> _Task goal_
State how many lines in the records below contain the string "tree". Give only the number.

> _Exercise inputs_
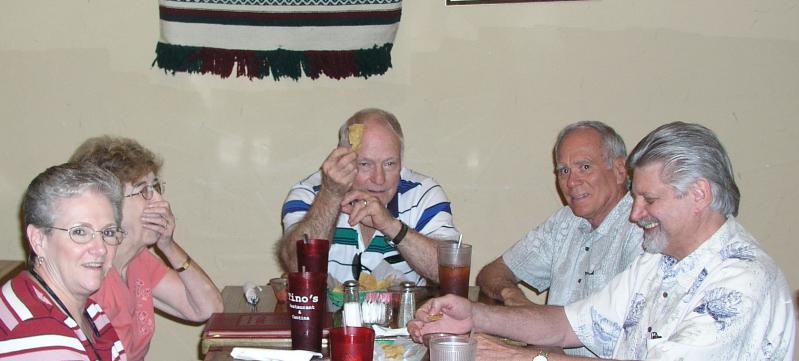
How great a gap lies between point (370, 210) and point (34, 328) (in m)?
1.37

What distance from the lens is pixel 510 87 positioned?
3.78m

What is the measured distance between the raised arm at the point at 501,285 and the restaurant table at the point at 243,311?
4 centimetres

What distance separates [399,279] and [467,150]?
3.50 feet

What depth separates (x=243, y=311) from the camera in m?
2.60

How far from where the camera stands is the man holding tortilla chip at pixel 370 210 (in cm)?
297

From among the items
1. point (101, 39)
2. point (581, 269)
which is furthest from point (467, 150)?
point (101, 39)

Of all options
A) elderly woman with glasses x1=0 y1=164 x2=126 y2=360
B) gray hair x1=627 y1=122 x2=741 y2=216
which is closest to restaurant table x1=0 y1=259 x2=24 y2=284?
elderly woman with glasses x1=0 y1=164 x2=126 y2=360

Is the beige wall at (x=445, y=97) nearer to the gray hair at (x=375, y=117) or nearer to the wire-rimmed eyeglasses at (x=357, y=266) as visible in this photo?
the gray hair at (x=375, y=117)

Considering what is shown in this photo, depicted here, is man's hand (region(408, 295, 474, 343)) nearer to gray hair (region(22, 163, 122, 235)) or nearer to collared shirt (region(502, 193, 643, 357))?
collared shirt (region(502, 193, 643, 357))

...

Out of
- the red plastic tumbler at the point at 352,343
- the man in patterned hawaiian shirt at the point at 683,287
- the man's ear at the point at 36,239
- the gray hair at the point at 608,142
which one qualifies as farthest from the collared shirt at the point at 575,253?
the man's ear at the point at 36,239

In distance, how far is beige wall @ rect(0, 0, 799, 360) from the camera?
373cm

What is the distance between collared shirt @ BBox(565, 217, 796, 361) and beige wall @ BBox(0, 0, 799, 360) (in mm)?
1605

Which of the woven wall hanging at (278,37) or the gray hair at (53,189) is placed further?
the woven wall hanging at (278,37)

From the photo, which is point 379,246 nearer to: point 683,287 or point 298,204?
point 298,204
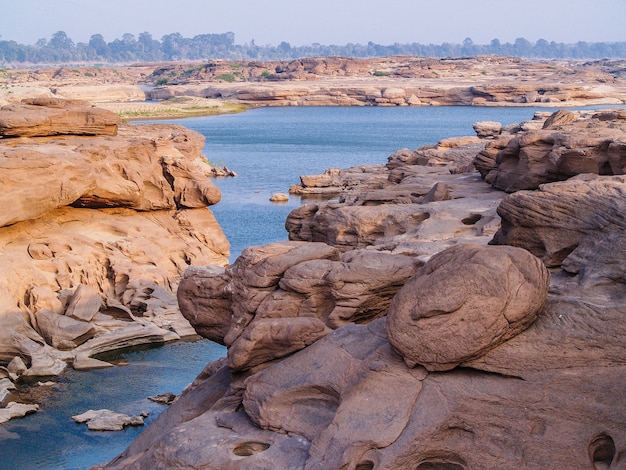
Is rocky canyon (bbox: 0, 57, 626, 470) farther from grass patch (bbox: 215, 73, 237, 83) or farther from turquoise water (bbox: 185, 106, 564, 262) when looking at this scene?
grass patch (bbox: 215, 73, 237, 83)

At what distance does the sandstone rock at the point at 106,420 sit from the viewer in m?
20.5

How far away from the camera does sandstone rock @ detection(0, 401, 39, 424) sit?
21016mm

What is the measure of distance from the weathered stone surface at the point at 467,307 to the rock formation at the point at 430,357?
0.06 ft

==

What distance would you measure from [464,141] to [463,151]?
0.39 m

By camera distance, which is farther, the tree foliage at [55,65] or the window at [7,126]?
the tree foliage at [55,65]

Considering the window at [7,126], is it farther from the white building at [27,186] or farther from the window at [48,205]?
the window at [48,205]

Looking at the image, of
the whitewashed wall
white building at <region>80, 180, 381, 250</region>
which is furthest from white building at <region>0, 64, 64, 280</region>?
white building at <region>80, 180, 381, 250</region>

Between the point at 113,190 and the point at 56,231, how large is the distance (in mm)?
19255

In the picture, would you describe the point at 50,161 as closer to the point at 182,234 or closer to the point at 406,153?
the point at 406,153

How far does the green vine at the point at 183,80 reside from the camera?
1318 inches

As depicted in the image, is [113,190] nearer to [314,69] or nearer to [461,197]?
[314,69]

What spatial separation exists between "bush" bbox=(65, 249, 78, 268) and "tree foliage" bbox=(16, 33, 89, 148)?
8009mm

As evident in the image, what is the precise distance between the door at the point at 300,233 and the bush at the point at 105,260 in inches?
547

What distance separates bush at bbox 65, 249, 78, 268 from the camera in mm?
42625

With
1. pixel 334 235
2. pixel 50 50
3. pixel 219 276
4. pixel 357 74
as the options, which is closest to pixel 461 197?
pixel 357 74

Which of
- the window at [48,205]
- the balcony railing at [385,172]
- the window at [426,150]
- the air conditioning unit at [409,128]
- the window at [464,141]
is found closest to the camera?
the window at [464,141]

> _Correct response_
3